Reading her inertia, he says, “I just wanted you to know before you make your decision. You don’t have to say or do anything.” He makes to pull away from her but she holds him back. She leans in and kisses him. Maybe, she hopes, in the moments their lips make contact, she will be calibrated appropriately, so that when she looks back on Anjola’s face, stares into the black of his eyes, she will drown in the hues of the future they can have together and forget her past. But love, true love, even when the recipient is entirely undeserving, is difficult to discard. Anjola responds tentatively, at first, and then, as it deepens, more intensely, but all the while Ebunife settles the storm in her belly by projecting her husband on his body.

Later, she cries as he leaves. He misinterprets her tears and offers to spend the day with her but she shakes her head and waves him off.

In his absence, the guilt assuages and she considers the choice weighing down on her. In the silence that accompanies solitude, a tendril of remorse shoots up her body towards her son, for hesitating over the decision to remember him and, Anjola, for wanting to leave him even though she might love him. She almost flew when she heard the rumor, but there was a catch. Even in death, there still was. If she chose to regain the memories from before she died, she would lose the ones from after. She would lose Anjola.

Torn between two loves, between the past and the future, knowing she must choose only one, she unravels.

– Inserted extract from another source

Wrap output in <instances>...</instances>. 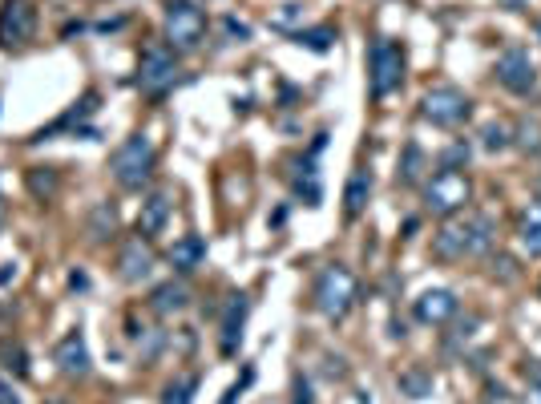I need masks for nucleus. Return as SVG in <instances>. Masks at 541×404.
Returning <instances> with one entry per match:
<instances>
[{"instance_id":"obj_28","label":"nucleus","mask_w":541,"mask_h":404,"mask_svg":"<svg viewBox=\"0 0 541 404\" xmlns=\"http://www.w3.org/2000/svg\"><path fill=\"white\" fill-rule=\"evenodd\" d=\"M299 21H303V9H299V5H283V9L271 17V29H279V33H291Z\"/></svg>"},{"instance_id":"obj_14","label":"nucleus","mask_w":541,"mask_h":404,"mask_svg":"<svg viewBox=\"0 0 541 404\" xmlns=\"http://www.w3.org/2000/svg\"><path fill=\"white\" fill-rule=\"evenodd\" d=\"M154 271V251H150V239H130L126 247H122V255H118V275L126 279V283H142L146 275Z\"/></svg>"},{"instance_id":"obj_10","label":"nucleus","mask_w":541,"mask_h":404,"mask_svg":"<svg viewBox=\"0 0 541 404\" xmlns=\"http://www.w3.org/2000/svg\"><path fill=\"white\" fill-rule=\"evenodd\" d=\"M33 29H37V17L29 9V0H5V9H0V45L5 49L25 45L33 41Z\"/></svg>"},{"instance_id":"obj_25","label":"nucleus","mask_w":541,"mask_h":404,"mask_svg":"<svg viewBox=\"0 0 541 404\" xmlns=\"http://www.w3.org/2000/svg\"><path fill=\"white\" fill-rule=\"evenodd\" d=\"M295 41H299V45H307L311 53H328V49H332V41H336V29H328V25H323V29H307V33L299 29V33H295Z\"/></svg>"},{"instance_id":"obj_40","label":"nucleus","mask_w":541,"mask_h":404,"mask_svg":"<svg viewBox=\"0 0 541 404\" xmlns=\"http://www.w3.org/2000/svg\"><path fill=\"white\" fill-rule=\"evenodd\" d=\"M49 404H61V400H49Z\"/></svg>"},{"instance_id":"obj_41","label":"nucleus","mask_w":541,"mask_h":404,"mask_svg":"<svg viewBox=\"0 0 541 404\" xmlns=\"http://www.w3.org/2000/svg\"><path fill=\"white\" fill-rule=\"evenodd\" d=\"M537 291H541V287H537Z\"/></svg>"},{"instance_id":"obj_15","label":"nucleus","mask_w":541,"mask_h":404,"mask_svg":"<svg viewBox=\"0 0 541 404\" xmlns=\"http://www.w3.org/2000/svg\"><path fill=\"white\" fill-rule=\"evenodd\" d=\"M150 308H154V316H178V312H186L190 308V287L182 279H170V283L154 287Z\"/></svg>"},{"instance_id":"obj_37","label":"nucleus","mask_w":541,"mask_h":404,"mask_svg":"<svg viewBox=\"0 0 541 404\" xmlns=\"http://www.w3.org/2000/svg\"><path fill=\"white\" fill-rule=\"evenodd\" d=\"M525 404H541V384H529V392H525Z\"/></svg>"},{"instance_id":"obj_5","label":"nucleus","mask_w":541,"mask_h":404,"mask_svg":"<svg viewBox=\"0 0 541 404\" xmlns=\"http://www.w3.org/2000/svg\"><path fill=\"white\" fill-rule=\"evenodd\" d=\"M400 81H404V49H400L396 41L380 37V41L372 45V57H368V89H372V97L380 101V97H388L392 89H400Z\"/></svg>"},{"instance_id":"obj_38","label":"nucleus","mask_w":541,"mask_h":404,"mask_svg":"<svg viewBox=\"0 0 541 404\" xmlns=\"http://www.w3.org/2000/svg\"><path fill=\"white\" fill-rule=\"evenodd\" d=\"M0 219H5V194H0Z\"/></svg>"},{"instance_id":"obj_32","label":"nucleus","mask_w":541,"mask_h":404,"mask_svg":"<svg viewBox=\"0 0 541 404\" xmlns=\"http://www.w3.org/2000/svg\"><path fill=\"white\" fill-rule=\"evenodd\" d=\"M227 37H235V41H247V37H251V25H243V21L227 17Z\"/></svg>"},{"instance_id":"obj_36","label":"nucleus","mask_w":541,"mask_h":404,"mask_svg":"<svg viewBox=\"0 0 541 404\" xmlns=\"http://www.w3.org/2000/svg\"><path fill=\"white\" fill-rule=\"evenodd\" d=\"M13 275H17V267H13V263H0V287H5Z\"/></svg>"},{"instance_id":"obj_7","label":"nucleus","mask_w":541,"mask_h":404,"mask_svg":"<svg viewBox=\"0 0 541 404\" xmlns=\"http://www.w3.org/2000/svg\"><path fill=\"white\" fill-rule=\"evenodd\" d=\"M420 114L432 122V126H461L469 122L473 114V101L457 89V85H432L420 101Z\"/></svg>"},{"instance_id":"obj_19","label":"nucleus","mask_w":541,"mask_h":404,"mask_svg":"<svg viewBox=\"0 0 541 404\" xmlns=\"http://www.w3.org/2000/svg\"><path fill=\"white\" fill-rule=\"evenodd\" d=\"M202 259H206V239H202V235H182V239L170 247V263H174L182 275L194 271Z\"/></svg>"},{"instance_id":"obj_11","label":"nucleus","mask_w":541,"mask_h":404,"mask_svg":"<svg viewBox=\"0 0 541 404\" xmlns=\"http://www.w3.org/2000/svg\"><path fill=\"white\" fill-rule=\"evenodd\" d=\"M412 316H416L420 324H428V328H441V324H449V320L457 316V295L445 291V287H428V291L412 303Z\"/></svg>"},{"instance_id":"obj_2","label":"nucleus","mask_w":541,"mask_h":404,"mask_svg":"<svg viewBox=\"0 0 541 404\" xmlns=\"http://www.w3.org/2000/svg\"><path fill=\"white\" fill-rule=\"evenodd\" d=\"M356 295H360V283L344 263L323 267L315 279V291H311L319 316H328V320H344L356 308Z\"/></svg>"},{"instance_id":"obj_35","label":"nucleus","mask_w":541,"mask_h":404,"mask_svg":"<svg viewBox=\"0 0 541 404\" xmlns=\"http://www.w3.org/2000/svg\"><path fill=\"white\" fill-rule=\"evenodd\" d=\"M461 158H469V146H465V142H457V146L449 150V162H461Z\"/></svg>"},{"instance_id":"obj_30","label":"nucleus","mask_w":541,"mask_h":404,"mask_svg":"<svg viewBox=\"0 0 541 404\" xmlns=\"http://www.w3.org/2000/svg\"><path fill=\"white\" fill-rule=\"evenodd\" d=\"M291 404H315V396H311V384H307L303 376H295V384H291Z\"/></svg>"},{"instance_id":"obj_29","label":"nucleus","mask_w":541,"mask_h":404,"mask_svg":"<svg viewBox=\"0 0 541 404\" xmlns=\"http://www.w3.org/2000/svg\"><path fill=\"white\" fill-rule=\"evenodd\" d=\"M517 146H521V150H529V154H537V150H541V126H537V122H521V130H517Z\"/></svg>"},{"instance_id":"obj_8","label":"nucleus","mask_w":541,"mask_h":404,"mask_svg":"<svg viewBox=\"0 0 541 404\" xmlns=\"http://www.w3.org/2000/svg\"><path fill=\"white\" fill-rule=\"evenodd\" d=\"M174 81H178V57H174V49H170L166 41L146 45L142 65H138V85H142V93L158 97V93H166Z\"/></svg>"},{"instance_id":"obj_33","label":"nucleus","mask_w":541,"mask_h":404,"mask_svg":"<svg viewBox=\"0 0 541 404\" xmlns=\"http://www.w3.org/2000/svg\"><path fill=\"white\" fill-rule=\"evenodd\" d=\"M251 376H255V372H251V368H247V372H243V380H239V384H231V388H227V396H223V404H235V400H239V392H243V388H247V384H251Z\"/></svg>"},{"instance_id":"obj_31","label":"nucleus","mask_w":541,"mask_h":404,"mask_svg":"<svg viewBox=\"0 0 541 404\" xmlns=\"http://www.w3.org/2000/svg\"><path fill=\"white\" fill-rule=\"evenodd\" d=\"M416 166H420V150L408 146V162L400 166V182H416Z\"/></svg>"},{"instance_id":"obj_27","label":"nucleus","mask_w":541,"mask_h":404,"mask_svg":"<svg viewBox=\"0 0 541 404\" xmlns=\"http://www.w3.org/2000/svg\"><path fill=\"white\" fill-rule=\"evenodd\" d=\"M29 190H33L37 198H49V194L57 190V174L45 170V166H33V170H29Z\"/></svg>"},{"instance_id":"obj_24","label":"nucleus","mask_w":541,"mask_h":404,"mask_svg":"<svg viewBox=\"0 0 541 404\" xmlns=\"http://www.w3.org/2000/svg\"><path fill=\"white\" fill-rule=\"evenodd\" d=\"M194 392H198V376H182V380L166 384L162 404H190V400H194Z\"/></svg>"},{"instance_id":"obj_39","label":"nucleus","mask_w":541,"mask_h":404,"mask_svg":"<svg viewBox=\"0 0 541 404\" xmlns=\"http://www.w3.org/2000/svg\"><path fill=\"white\" fill-rule=\"evenodd\" d=\"M537 41H541V21H537Z\"/></svg>"},{"instance_id":"obj_3","label":"nucleus","mask_w":541,"mask_h":404,"mask_svg":"<svg viewBox=\"0 0 541 404\" xmlns=\"http://www.w3.org/2000/svg\"><path fill=\"white\" fill-rule=\"evenodd\" d=\"M469 198H473V182H469V174H461L457 166H441L437 174L424 182V207H428L432 215H441V219L465 211Z\"/></svg>"},{"instance_id":"obj_13","label":"nucleus","mask_w":541,"mask_h":404,"mask_svg":"<svg viewBox=\"0 0 541 404\" xmlns=\"http://www.w3.org/2000/svg\"><path fill=\"white\" fill-rule=\"evenodd\" d=\"M170 211H174L170 190H154V194L142 202V211H138V235H142V239L162 235V231H166V223H170Z\"/></svg>"},{"instance_id":"obj_23","label":"nucleus","mask_w":541,"mask_h":404,"mask_svg":"<svg viewBox=\"0 0 541 404\" xmlns=\"http://www.w3.org/2000/svg\"><path fill=\"white\" fill-rule=\"evenodd\" d=\"M295 190L303 194L307 207H315V202H319V194H323V190H319V174H315V162H311V158L303 162V174L295 178Z\"/></svg>"},{"instance_id":"obj_22","label":"nucleus","mask_w":541,"mask_h":404,"mask_svg":"<svg viewBox=\"0 0 541 404\" xmlns=\"http://www.w3.org/2000/svg\"><path fill=\"white\" fill-rule=\"evenodd\" d=\"M114 227H118V215H114L110 202H101V207H93V219H89V235H93V239L114 235Z\"/></svg>"},{"instance_id":"obj_18","label":"nucleus","mask_w":541,"mask_h":404,"mask_svg":"<svg viewBox=\"0 0 541 404\" xmlns=\"http://www.w3.org/2000/svg\"><path fill=\"white\" fill-rule=\"evenodd\" d=\"M368 198H372V174L368 170H356L344 186V215L348 219H360L364 207H368Z\"/></svg>"},{"instance_id":"obj_21","label":"nucleus","mask_w":541,"mask_h":404,"mask_svg":"<svg viewBox=\"0 0 541 404\" xmlns=\"http://www.w3.org/2000/svg\"><path fill=\"white\" fill-rule=\"evenodd\" d=\"M400 392L412 400H424L432 392V376L424 368H408V372H400Z\"/></svg>"},{"instance_id":"obj_12","label":"nucleus","mask_w":541,"mask_h":404,"mask_svg":"<svg viewBox=\"0 0 541 404\" xmlns=\"http://www.w3.org/2000/svg\"><path fill=\"white\" fill-rule=\"evenodd\" d=\"M53 360H57V368H61L65 376H73V380L89 376V368H93V360H89V344H85V336H81V332L61 336V344L53 348Z\"/></svg>"},{"instance_id":"obj_20","label":"nucleus","mask_w":541,"mask_h":404,"mask_svg":"<svg viewBox=\"0 0 541 404\" xmlns=\"http://www.w3.org/2000/svg\"><path fill=\"white\" fill-rule=\"evenodd\" d=\"M0 368L13 376H29V356L21 340H0Z\"/></svg>"},{"instance_id":"obj_16","label":"nucleus","mask_w":541,"mask_h":404,"mask_svg":"<svg viewBox=\"0 0 541 404\" xmlns=\"http://www.w3.org/2000/svg\"><path fill=\"white\" fill-rule=\"evenodd\" d=\"M517 243L529 259H541V198H533L517 219Z\"/></svg>"},{"instance_id":"obj_26","label":"nucleus","mask_w":541,"mask_h":404,"mask_svg":"<svg viewBox=\"0 0 541 404\" xmlns=\"http://www.w3.org/2000/svg\"><path fill=\"white\" fill-rule=\"evenodd\" d=\"M509 138H513V134H509V126H505V122H489V126L481 130V142H485V150H489V154L505 150V146H509Z\"/></svg>"},{"instance_id":"obj_6","label":"nucleus","mask_w":541,"mask_h":404,"mask_svg":"<svg viewBox=\"0 0 541 404\" xmlns=\"http://www.w3.org/2000/svg\"><path fill=\"white\" fill-rule=\"evenodd\" d=\"M206 37V13L194 0H170L166 5V41L170 49H198Z\"/></svg>"},{"instance_id":"obj_1","label":"nucleus","mask_w":541,"mask_h":404,"mask_svg":"<svg viewBox=\"0 0 541 404\" xmlns=\"http://www.w3.org/2000/svg\"><path fill=\"white\" fill-rule=\"evenodd\" d=\"M493 247V219L485 215H465L457 223H445L432 239L437 259H465V255H485Z\"/></svg>"},{"instance_id":"obj_4","label":"nucleus","mask_w":541,"mask_h":404,"mask_svg":"<svg viewBox=\"0 0 541 404\" xmlns=\"http://www.w3.org/2000/svg\"><path fill=\"white\" fill-rule=\"evenodd\" d=\"M154 158H158V150H154L150 134H134V138H126V142L114 150L110 170H114L118 186L138 190L142 182H150V174H154Z\"/></svg>"},{"instance_id":"obj_9","label":"nucleus","mask_w":541,"mask_h":404,"mask_svg":"<svg viewBox=\"0 0 541 404\" xmlns=\"http://www.w3.org/2000/svg\"><path fill=\"white\" fill-rule=\"evenodd\" d=\"M497 81L509 89V93H529L533 85H537V65H533V57L525 53V49H505L501 57H497Z\"/></svg>"},{"instance_id":"obj_34","label":"nucleus","mask_w":541,"mask_h":404,"mask_svg":"<svg viewBox=\"0 0 541 404\" xmlns=\"http://www.w3.org/2000/svg\"><path fill=\"white\" fill-rule=\"evenodd\" d=\"M0 404H21V396L13 392V384L5 376H0Z\"/></svg>"},{"instance_id":"obj_17","label":"nucleus","mask_w":541,"mask_h":404,"mask_svg":"<svg viewBox=\"0 0 541 404\" xmlns=\"http://www.w3.org/2000/svg\"><path fill=\"white\" fill-rule=\"evenodd\" d=\"M243 324H247V295H235L223 316V356H235V348L243 344Z\"/></svg>"}]
</instances>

The choice eats her from the inside, pitting her insides against each other. Her head is a talking drum speaking in furious tongues and her stomach is an angry maelstrom. She searches for sanity at the center of the storm and all she finds is uncertainty. The conflict escalates, rising to a full blown civil war. She loses herself, swirls helplessly in her cauldron of conflicting thoughts that rage and roar until Anjola returns. Seeing her in a heap, he scoops her in his arms and plasters his lips against hers. She doesn’t think, just kisses him back. Sparks ignite between them and kindle into a flame. The flame flickers, flares, licks their skin hungrily. She throws her arms around him, urging him to push the fire into her. He does and the feeling is indescribable. She feels herself stretched taut like rubber and when she orgasms, she snaps. She dies there, gets sliced into a million galaxies as stars from him spill into her and she is reborn.

As soon as they pull apart, Anjola turns to her. He asks, “Do you love me?” She stares in his glassy eyes and a consolidated consciousness falls upon her. A loud silence rings out in her head and she realizes something, that the presence of absence will always be greater if she chooses him, the unattainable memories will remain, taunting her from behind the window. But if she chooses Dayo, the hole she carries will be invisible to her; Anjola will be scrubbed clean from her mind.

“I do.” The words come easily and she smiles like she really means them, then she continues, responding to the part of his question he didn’t vocalize: “How did you get rid of your memories? I’ve finally made up my mind.”

They stay there the rest of the night, not saying or doing anything, just lying still with their bodies pressed together. The way they are, if her decision was different, you would look at this moment and say they were at peace. What the moment deserves however is a requiem for Anjola because they will never be more than what they currently are and he doesn’t know. Yet.

As he leaves her, a cloud breaks above them. He drifts further away, over trees and houses, eventually getting swallowed by the cityscape and it occurs to her as the rain drops fall through and around her that the world will continue to work as normal, that Lagos will continue to breathe long after she leaves him. Different thoughts run through her mind as she considers their last moments together. No lightness comes with knowing she is acting on her own terms, only a fluvial melancholy borne from a love not ready to die.